• [Activity] I would like you to output every record below exactly, apart from the pictures.
══ Information shown ══
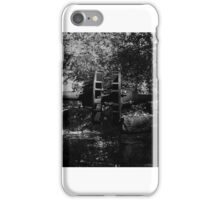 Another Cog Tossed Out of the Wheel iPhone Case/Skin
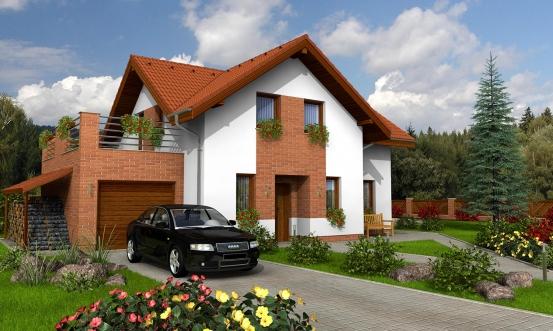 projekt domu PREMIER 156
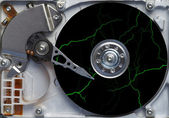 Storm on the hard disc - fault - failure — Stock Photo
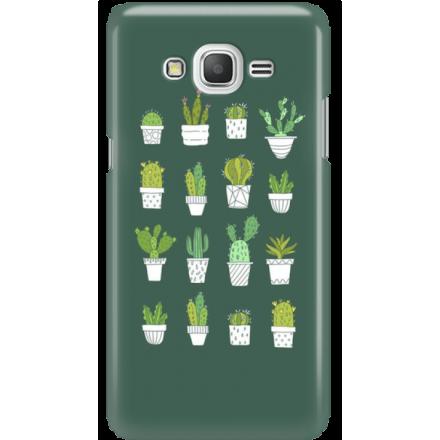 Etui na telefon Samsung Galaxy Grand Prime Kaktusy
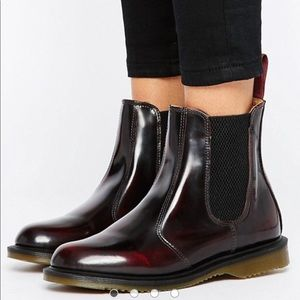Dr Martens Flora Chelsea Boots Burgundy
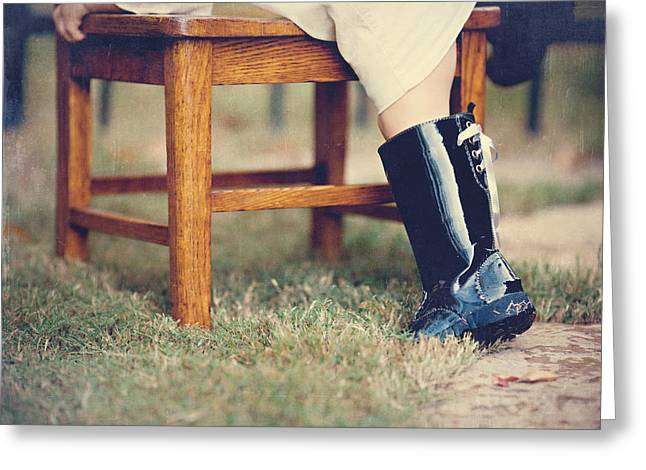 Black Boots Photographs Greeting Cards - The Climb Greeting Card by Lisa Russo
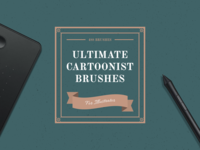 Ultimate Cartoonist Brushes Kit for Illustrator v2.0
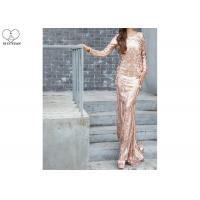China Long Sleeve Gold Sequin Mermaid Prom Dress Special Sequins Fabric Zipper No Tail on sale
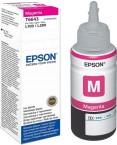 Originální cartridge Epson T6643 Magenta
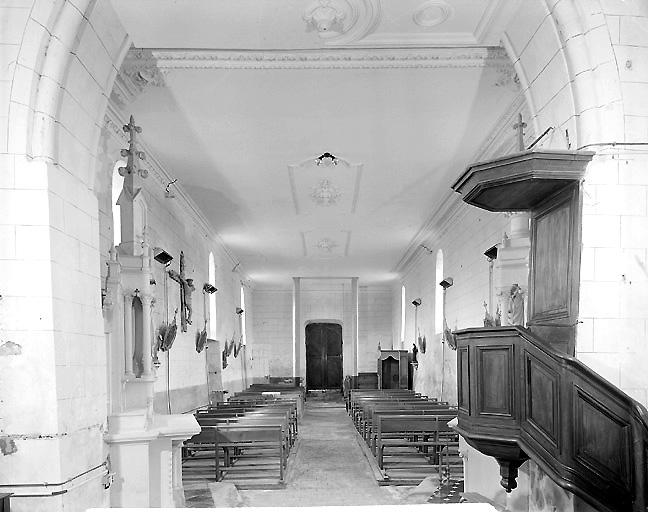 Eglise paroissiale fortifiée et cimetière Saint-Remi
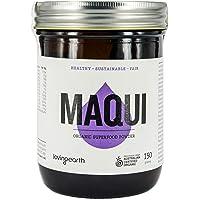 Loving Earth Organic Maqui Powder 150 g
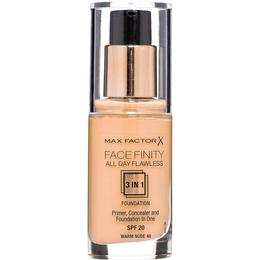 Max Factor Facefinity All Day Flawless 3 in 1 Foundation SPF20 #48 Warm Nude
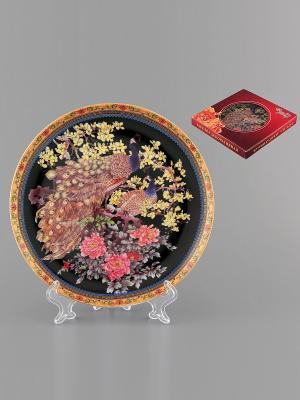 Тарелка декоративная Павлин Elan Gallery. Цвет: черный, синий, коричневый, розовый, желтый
═══
• [Problem solution]
 Another Cog Tossed Out of the Wheel iPhone Case/Skin
 projekt domu PREMIER 156
 Storm on the hard disc - fault - failure — Stock Photo
 Etui na telefon Samsung Galaxy Grand Prime Kaktusy
Dr Martens Flora Chelsea Boots Burgundy
 Black Boots Photographs Greeting Cards - The Climb Greeting Card by Lisa Russo
 Ultimate Cartoonist Brushes Kit for Illustrator v2.0
China Long Sleeve Gold Sequin Mermaid Prom Dress Special Sequins Fabric Zipper No Tail on sale
 Originální cartridge Epson T6643 Magenta
 Eglise paroissiale fortifiée et cimetière Saint-Remi
 Loving Earth Organic Maqui Powder 150 g
 Max Factor Facefinity All Day Flawless 3 in 1 Foundation SPF20 #48 Warm Nude
 Тарелка декоративная Павлин Elan Gallery. Цвет: черный, синий, коричневый, розовый, желтый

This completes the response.